Find Variable Features

Standard Seurat workflow:

seu <- Seurat::FindVariableFeatures(
  object = seu,              # Seurat object after NormalizeData()
  selection.method = "vst",  # default and common method
  nfeatures = 2000,          # number of variable features to keep
  verbose = TRUE             # show progress messages
)

Common parameters:

Parameter Meaning
object Seurat object
selection.method method for selecting variable features
nfeatures number of variable features to keep

For basic scRNA-seq analysis, selection.method = "vst" and nfeatures = 2000 are common starting choices.

Check Variable Features

Extract selected features:

variable_features <- Seurat::VariableFeatures(seu)

length(variable_features)
head(variable_features, 10)
sample(variable_features, 10)

Check whether expected marker genes appear:

"IL7R" %in% variable_features
"MS4A1" %in% variable_features

This is only a sanity check. A gene does not need to be variable to be biologically meaningful.

Visualize Variable Features

Plot variable features:

variable_feature_plot <- Seurat::VariableFeaturePlot(
  object = seu,
  log = NULL,               # decide automatically based on data
  col = c("black", "red"),  # black = ordinary genes, red = variable genes
  pt.size = 1               # point size
)

variable_feature_plot

Label top features:

top_variable_genes <- head(variable_features, 10)

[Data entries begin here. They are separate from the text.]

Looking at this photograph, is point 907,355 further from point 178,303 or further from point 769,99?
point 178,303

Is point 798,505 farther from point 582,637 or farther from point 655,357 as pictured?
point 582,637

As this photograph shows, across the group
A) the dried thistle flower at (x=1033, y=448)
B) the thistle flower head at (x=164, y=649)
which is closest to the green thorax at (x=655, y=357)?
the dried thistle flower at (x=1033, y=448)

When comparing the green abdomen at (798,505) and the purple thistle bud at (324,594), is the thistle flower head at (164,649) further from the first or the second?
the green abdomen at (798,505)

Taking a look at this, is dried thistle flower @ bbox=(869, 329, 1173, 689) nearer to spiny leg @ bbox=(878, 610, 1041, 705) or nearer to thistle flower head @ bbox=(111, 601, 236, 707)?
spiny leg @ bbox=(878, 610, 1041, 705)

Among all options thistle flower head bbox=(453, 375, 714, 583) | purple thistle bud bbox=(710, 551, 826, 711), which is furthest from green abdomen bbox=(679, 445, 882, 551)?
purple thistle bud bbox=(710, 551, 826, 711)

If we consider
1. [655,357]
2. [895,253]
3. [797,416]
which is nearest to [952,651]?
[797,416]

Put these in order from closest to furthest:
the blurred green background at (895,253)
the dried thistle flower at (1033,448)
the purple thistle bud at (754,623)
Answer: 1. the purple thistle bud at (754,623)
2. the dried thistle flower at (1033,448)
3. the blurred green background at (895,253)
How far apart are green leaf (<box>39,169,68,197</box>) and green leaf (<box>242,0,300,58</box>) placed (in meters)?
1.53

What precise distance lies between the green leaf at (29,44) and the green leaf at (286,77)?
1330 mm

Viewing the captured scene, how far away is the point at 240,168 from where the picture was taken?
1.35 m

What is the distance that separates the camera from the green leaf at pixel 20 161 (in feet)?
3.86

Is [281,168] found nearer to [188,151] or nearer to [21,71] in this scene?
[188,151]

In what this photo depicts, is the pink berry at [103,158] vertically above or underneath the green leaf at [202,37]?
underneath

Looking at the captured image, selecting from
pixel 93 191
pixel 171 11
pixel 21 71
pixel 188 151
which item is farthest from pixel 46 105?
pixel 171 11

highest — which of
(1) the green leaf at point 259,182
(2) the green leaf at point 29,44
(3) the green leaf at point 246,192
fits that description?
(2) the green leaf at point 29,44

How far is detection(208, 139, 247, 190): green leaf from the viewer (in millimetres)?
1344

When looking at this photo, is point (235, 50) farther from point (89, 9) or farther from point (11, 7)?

variable_feature_plot <- Seurat::LabelPoints(
  plot = variable_feature_plot,
  points = top_variable_genes,
  repel = TRUE, # avoid label overlap
  xnudge = 0.3,
  ynudge = 0.05
)

variable_feature_plot

Note

Variable feature selection is a preprocessing step for dimensionality reduction.

It should not be interpreted as a final list of disease genes, marker genes, or differentially expressed genes.